L’évolution politique de la Birmanie avance tout de même à grands pas depuis deux ans. La junte militaire s’est auto-dissoute en 2011, laissant la place à un gouvernement d’anciens militaires dirigé par le président réformateur Thein Sein. La LND, en acceptant de participer aux législatives partielles d’avril 2012 a enfin obtenu une tribune officielle pour faire entendre les revendications de l’opposition. Sur 44 sièges renouvelés, le parti d’Aung San Suu Kyi en a remporté 43. Et la dame de Rangoon, qui a passé plus de quinze ans en résidence surveillée, est désormais députée.

La société civile mobilisée

Aux côtés de la LND dans l’opposition, les mouvements hérités des révoltes de 1988 et 2007 sont très actifs. Leurs dirigeants sont jusqu’à présent restés en dehors des logiques de parti, et ont préféré agir dans la société civile. Comme l’explique Mireille Boisson d’Amnesty International France, il est difficile de savoir quel rôle ils joueront à l’avenir. Ils observent l’évolution de la LND, et certains, à l’instar de Pyone Cho, l’un des leaders du mouvement Génération 88, seront présents à la cérémonie d’ouverture du Congrès, en tant qu’invités.
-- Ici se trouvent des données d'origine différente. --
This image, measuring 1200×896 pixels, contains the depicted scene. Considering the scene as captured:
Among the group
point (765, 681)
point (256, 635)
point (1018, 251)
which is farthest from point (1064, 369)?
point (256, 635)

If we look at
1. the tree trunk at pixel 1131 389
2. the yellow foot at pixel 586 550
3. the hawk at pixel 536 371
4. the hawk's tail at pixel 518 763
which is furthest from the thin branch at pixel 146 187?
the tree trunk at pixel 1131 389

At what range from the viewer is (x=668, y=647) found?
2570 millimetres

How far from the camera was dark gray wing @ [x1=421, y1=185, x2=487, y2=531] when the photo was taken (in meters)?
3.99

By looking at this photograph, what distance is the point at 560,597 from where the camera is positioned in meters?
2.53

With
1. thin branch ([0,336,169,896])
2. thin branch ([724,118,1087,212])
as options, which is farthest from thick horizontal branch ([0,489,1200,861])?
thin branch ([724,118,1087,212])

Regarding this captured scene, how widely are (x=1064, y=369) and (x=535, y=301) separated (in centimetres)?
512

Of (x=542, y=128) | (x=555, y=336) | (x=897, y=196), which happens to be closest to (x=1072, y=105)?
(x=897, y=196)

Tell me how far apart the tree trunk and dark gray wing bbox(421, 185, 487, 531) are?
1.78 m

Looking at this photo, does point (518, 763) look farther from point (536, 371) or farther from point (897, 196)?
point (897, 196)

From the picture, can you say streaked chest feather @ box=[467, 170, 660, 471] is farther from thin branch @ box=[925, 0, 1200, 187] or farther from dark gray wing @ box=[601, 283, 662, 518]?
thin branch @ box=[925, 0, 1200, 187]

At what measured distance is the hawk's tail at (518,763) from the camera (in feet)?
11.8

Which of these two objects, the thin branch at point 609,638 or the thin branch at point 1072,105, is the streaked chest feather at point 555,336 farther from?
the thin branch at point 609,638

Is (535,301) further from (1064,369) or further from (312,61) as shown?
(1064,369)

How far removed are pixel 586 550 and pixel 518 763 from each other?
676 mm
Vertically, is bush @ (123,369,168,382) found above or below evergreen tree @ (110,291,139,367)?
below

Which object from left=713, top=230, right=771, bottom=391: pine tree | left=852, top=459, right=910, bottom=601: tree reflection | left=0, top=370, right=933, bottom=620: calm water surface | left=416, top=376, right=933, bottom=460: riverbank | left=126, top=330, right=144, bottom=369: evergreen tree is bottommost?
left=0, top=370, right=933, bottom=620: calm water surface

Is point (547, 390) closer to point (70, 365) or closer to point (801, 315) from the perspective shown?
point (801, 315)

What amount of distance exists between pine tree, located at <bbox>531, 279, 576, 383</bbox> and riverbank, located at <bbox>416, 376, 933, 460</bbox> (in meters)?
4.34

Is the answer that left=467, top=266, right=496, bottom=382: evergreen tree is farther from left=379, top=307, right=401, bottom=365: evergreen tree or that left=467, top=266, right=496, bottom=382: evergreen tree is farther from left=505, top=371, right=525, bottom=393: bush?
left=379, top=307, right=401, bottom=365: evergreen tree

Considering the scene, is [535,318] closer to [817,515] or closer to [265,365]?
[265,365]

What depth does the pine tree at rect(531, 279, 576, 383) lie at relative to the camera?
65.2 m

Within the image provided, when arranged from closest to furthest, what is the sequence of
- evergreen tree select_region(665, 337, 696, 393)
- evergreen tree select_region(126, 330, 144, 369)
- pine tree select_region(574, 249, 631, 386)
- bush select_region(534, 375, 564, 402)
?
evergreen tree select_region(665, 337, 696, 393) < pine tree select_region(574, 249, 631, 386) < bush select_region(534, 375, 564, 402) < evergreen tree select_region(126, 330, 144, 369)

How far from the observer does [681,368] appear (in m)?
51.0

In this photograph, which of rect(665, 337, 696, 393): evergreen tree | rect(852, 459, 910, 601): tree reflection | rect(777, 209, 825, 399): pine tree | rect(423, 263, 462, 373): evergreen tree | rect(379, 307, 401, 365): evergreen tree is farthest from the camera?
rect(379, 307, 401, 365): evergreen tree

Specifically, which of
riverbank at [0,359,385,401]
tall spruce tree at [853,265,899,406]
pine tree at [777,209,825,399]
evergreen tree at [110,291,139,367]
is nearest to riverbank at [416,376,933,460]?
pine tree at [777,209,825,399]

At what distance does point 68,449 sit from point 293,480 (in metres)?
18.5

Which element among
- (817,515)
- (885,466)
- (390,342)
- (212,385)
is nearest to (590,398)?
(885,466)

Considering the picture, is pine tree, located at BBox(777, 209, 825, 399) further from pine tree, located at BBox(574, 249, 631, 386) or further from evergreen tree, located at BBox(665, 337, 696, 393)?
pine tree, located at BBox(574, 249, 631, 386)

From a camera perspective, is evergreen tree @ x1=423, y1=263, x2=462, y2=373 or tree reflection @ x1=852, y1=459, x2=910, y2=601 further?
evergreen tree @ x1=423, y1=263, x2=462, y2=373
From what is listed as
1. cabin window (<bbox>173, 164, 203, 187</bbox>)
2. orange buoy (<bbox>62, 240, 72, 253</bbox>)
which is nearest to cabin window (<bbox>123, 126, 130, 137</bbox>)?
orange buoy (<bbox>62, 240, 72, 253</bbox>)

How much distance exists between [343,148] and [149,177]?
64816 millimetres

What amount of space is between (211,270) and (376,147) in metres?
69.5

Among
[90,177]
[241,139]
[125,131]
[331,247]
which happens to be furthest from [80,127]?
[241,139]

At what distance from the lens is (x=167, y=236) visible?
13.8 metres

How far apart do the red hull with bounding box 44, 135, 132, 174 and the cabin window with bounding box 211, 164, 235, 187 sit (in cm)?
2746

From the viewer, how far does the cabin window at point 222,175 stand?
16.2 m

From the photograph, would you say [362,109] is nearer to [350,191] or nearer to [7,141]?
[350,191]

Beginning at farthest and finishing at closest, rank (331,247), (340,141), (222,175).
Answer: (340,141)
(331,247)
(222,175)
Nul doute qu’ils suivront avec attention le travail de structuration du parti, indispensable pour aborder notamment les prochaines élections législatives prévues en 2015. Malgré des divisions internes et des résistances au changement, les dirigeants de la LND sont conscients des critiques, au nombre desquelles le vieillissement des cadres donc, mais aussi le manque de transparence ou encore le fait d’accepter des financements provenant des milieux d’affaires proches de la junte militaire.

Nyan Win, porte-parole de la LND, souligne que le congrès a d’abord pour objectif de renforcer le parti : « Nous essayons de transformer notre parti en un parti démocratique. Pour le congrès central nous avons élu des délégués à la base, dans toutes les régions, de toutes les composantes de la société. Nous avons besoin d’un parti plus solide que jamais. Aux élections partielles nous avons remporté 43 sièges sur 44, et pour obtenir un résultat similaire en 2015, nous préparons un parti plus fort ».

Au-delà du congrès, la grande échéance ce sont en effet les élections législatives de 2015. Il sera possible à ce moment-là de mesurer le chemin parcouru par le parti mais aussi par le gouvernement. L’opposition aura-t-elle obtenu, notamment, l’improbable réforme constitutionnelle qu’elle réclame ? Celle-ci est importante pour plusieurs raisons : d'abord parce que l'une de ses dispositions empêche Aung San Suu Kyi d'être élue présidente du fait qu'elle a été mariée à un étranger. Ensuite parce que le texte actuel réserve aux militaires 25% des sièges du Parlement.